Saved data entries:
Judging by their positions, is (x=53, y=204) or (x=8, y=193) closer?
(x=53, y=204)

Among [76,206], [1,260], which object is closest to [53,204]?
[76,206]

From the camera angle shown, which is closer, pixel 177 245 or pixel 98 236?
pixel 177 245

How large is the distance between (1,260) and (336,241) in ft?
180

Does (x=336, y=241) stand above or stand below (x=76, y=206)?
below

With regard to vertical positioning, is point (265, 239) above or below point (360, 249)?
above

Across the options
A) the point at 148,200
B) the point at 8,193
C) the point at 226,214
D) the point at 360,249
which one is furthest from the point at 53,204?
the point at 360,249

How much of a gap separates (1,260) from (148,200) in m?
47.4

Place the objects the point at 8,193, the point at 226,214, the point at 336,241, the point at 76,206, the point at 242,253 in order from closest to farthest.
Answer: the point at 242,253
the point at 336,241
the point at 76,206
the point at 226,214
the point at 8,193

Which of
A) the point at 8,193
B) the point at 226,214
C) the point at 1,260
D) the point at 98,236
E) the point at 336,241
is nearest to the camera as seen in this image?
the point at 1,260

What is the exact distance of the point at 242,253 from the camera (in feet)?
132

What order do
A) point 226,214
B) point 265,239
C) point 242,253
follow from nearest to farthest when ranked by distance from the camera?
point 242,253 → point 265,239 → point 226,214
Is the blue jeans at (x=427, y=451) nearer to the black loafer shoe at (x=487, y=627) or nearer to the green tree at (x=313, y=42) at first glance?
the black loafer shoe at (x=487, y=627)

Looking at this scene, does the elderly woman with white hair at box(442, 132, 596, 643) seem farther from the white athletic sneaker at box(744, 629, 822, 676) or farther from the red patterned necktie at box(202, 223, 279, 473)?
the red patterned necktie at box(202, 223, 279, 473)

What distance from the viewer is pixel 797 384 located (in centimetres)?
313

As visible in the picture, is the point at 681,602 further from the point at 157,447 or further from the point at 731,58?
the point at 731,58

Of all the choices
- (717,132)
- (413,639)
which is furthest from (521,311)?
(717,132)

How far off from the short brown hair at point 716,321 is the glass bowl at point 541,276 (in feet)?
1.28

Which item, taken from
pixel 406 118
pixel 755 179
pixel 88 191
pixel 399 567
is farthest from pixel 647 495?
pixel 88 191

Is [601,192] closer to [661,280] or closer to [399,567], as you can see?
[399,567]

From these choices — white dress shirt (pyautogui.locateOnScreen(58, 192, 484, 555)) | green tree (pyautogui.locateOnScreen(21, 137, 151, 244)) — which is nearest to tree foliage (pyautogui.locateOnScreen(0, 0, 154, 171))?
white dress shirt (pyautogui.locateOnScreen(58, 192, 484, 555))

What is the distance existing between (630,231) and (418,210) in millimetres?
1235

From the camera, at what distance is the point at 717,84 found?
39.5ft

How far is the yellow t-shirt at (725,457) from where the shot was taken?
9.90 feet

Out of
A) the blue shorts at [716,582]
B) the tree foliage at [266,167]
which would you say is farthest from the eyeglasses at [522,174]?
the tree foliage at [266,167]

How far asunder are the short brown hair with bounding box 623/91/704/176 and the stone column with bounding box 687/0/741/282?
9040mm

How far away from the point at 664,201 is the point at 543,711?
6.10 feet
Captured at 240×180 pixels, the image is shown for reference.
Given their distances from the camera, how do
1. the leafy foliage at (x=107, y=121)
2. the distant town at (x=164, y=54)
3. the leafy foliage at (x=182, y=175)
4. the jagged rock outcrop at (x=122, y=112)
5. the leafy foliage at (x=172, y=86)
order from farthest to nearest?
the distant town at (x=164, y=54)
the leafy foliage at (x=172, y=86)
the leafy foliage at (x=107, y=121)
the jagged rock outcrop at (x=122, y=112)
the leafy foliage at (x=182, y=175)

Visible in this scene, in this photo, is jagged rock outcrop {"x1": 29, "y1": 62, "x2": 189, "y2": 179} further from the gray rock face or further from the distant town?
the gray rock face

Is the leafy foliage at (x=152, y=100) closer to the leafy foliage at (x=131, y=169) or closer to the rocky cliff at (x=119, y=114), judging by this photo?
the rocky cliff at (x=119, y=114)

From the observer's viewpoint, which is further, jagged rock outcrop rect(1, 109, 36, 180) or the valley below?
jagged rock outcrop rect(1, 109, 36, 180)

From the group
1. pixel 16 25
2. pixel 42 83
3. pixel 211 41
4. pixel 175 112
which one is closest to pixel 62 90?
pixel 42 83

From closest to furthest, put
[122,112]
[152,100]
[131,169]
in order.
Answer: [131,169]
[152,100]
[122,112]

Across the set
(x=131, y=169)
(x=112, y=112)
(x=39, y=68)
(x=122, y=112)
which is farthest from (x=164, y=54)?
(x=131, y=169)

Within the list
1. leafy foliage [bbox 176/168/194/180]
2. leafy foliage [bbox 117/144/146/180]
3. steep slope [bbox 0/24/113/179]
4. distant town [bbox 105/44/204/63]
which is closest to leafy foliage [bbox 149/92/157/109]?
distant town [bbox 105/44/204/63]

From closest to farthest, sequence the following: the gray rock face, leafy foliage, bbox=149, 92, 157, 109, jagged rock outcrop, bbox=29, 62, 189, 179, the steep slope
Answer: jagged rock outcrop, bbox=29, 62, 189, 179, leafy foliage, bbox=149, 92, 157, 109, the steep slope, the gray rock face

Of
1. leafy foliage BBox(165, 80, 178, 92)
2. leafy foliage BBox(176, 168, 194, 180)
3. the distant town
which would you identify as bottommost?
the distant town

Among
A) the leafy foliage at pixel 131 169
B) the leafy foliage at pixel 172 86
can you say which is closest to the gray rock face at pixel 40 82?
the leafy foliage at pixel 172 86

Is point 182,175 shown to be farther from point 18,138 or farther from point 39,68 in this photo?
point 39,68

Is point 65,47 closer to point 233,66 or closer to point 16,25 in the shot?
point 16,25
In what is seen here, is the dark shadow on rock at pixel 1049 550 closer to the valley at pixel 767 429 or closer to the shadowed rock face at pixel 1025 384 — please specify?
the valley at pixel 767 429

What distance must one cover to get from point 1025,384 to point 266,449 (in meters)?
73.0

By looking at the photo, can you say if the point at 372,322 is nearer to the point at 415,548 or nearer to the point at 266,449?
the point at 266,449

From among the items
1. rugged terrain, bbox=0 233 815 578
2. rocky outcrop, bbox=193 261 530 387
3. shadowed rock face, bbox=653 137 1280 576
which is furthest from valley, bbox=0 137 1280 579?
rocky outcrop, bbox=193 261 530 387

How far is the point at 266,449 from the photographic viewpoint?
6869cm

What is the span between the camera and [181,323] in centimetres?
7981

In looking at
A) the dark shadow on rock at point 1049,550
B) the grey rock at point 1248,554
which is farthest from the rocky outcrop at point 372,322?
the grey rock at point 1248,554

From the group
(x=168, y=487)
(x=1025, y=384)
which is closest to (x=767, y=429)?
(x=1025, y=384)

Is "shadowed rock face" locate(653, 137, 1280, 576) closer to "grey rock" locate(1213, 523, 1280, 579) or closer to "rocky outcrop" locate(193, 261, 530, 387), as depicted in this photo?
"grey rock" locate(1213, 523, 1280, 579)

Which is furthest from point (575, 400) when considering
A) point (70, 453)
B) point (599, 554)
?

§ Problem to work on:
Put everything from the line containing "What distance must" down to the last line above into a JSON list of strings, one string per line, leaving out blank lines.

§ Written reply:
[
  "What distance must one cover to get from point 1025,384 to point 266,449 (in meters)?",
  "73.0",
  "By looking at the photo, can you say if the point at 372,322 is nearer to the point at 415,548 or nearer to the point at 266,449?",
  "the point at 266,449",
  "From among the items",
  "1. rugged terrain, bbox=0 233 815 578",
  "2. rocky outcrop, bbox=193 261 530 387",
  "3. shadowed rock face, bbox=653 137 1280 576",
  "which is furthest from valley, bbox=0 137 1280 579?",
  "rocky outcrop, bbox=193 261 530 387",
  "How far is the point at 266,449 from the photographic viewpoint?",
  "6869cm",
  "What is the span between the camera and [181,323] in centimetres?",
  "7981",
  "In looking at",
  "A) the dark shadow on rock at point 1049,550",
  "B) the grey rock at point 1248,554",
  "which is farthest from the rocky outcrop at point 372,322?",
  "the grey rock at point 1248,554",
  "From the group",
  "(x=168, y=487)",
  "(x=1025, y=384)",
  "which is closest to (x=767, y=429)?",
  "(x=1025, y=384)",
  "Is \"shadowed rock face\" locate(653, 137, 1280, 576) closer to \"grey rock\" locate(1213, 523, 1280, 579) or closer to \"rocky outcrop\" locate(193, 261, 530, 387), as depicted in this photo?",
  "\"grey rock\" locate(1213, 523, 1280, 579)",
  "Which is furthest from point (575, 400) when considering",
  "A) point (70, 453)",
  "B) point (599, 554)",
  "?"
]